**ASSIGNMENT 1:** Rewrite the post on American guilt from "But when you’re" to "to the Holocaust.", inclusive, changing "careers" to "livelihoods".
**ASSIGNMENT 2:** Extend the blog post about the Atlantic article's comparison of German and American guilt, picking up after its final sentence.

**EXTRACT:**
The Other McCain

"One should either write ruthlessly what one believes to be the truth, or else shut up." — Arthur Koestler

The Eternal White Guilt Trip

Posted on | October 6, 2019 | Comments Off on The Eternal White Guilt Trip

Mark Bauerlein in American Greatness:

“The deliberate national penance that most Germans take for granted offers a striking contrast with the ways American have confronted their own national crimes.”
That’s a line from an article last month in The Atlantic. The article focuses on a supposedly sad divergence: while Germans have fully acknowledged their responsibility for the Holocaust and accepted their guilt, Americans have failed to do the same with their history of slavery and Jim Crow.
The comparison is the kind of stretch that only a pampered, liberal, Ivy-League educated professor who has spent lots of time in Europe could make. In truth, there is little evidence in the Atlantic essay that the author knows more about the antebellum and post-Reconstruction periods than one would acquire in a freshman U.S. history course. (She is a philosophy professor who now heads a center in Potsdam.) Nor does she acknowledge the relentless focus on African American history in high schools and colleges, among national book award winners, and by Hollywood. She seems to regard American slavery, too, as a perverse and unique condition, even though in 1800 slavery existed on every continent and had existed forever before, and that the Arab and South American slave trades dwarfed the North American market.
But when you’re voicing common liberal wisdom, you needn’t bother with historical particulars. Generalizations pass without scrutiny. Among the professors, you see, American guilt is a bien pensant basic. People have built successful careers rehearsing it over and over. . . .

You can read the whole thing, but before I say anything else, let me say this: Nothing is analogous to the Holocaust.

There have been other totalitarian regimes in modern history, but Adolf Hitler and the Third Reich were sui generis. Every attempt to condemn someone or something — anyone or anything — by comparing them to Hitler and the Nazis is an insult to historical memory. That the author of the Atlantic article, Susan Neiman, is herself a Jew does not give her license to make such a false and insulting analogy.

**INFORMATION SHOWN:**
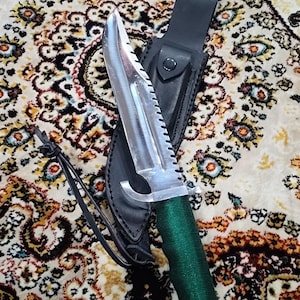 May include: A survival knife with a serrated blade and a green wrapped handle. The knife is in a black leather sheath with a snap closure. The blade is silver and the handle is green. The knife is designed for outdoor use.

**REPLY 1:**
But when you’re voicing common liberal wisdom, you needn’t bother with historical particulars. Generalizations pass without scrutiny. Among the professors, you see, American guilt is a bien pensant basic. People have built successful livelihoods rehearsing it over and over. . . .

You can read the whole thing, but before I say anything else, let me say this: Nothing is analogous to the Holocaust.

**REPLY 2:**
As Mark Bauerlein points out, slavery in the United States was not without historical precedent. If the institution of slavery in America differed from slavery in Cuba, Brazil or other nations in the Western hemisphere, the difference does not support an anti-American interpretation. Certainly slavery was not worse in the United States than in Latin American countries; in particular, slavery in the Caribbean sugar plantations was a deadly business, mainly due to the tropical climate. African slavery, which had long been established among the Arabs of North Africa, was imported to the New World to remedy a labor shortage in the European colonies. Every colonial power — Spain, Portugal, France, the Netherlands, England — resorted to slavery, and only anti-American prejudice could explain why the history of slavery is used to condemn the United States in a way it is never used to condemn any other nation. And as for Jim Crow, it ought not be forgotten that it was a segregated America that defeated Nazi Germany in World War II, which makes no sense if Jim Crow was analogous to the Holocaust.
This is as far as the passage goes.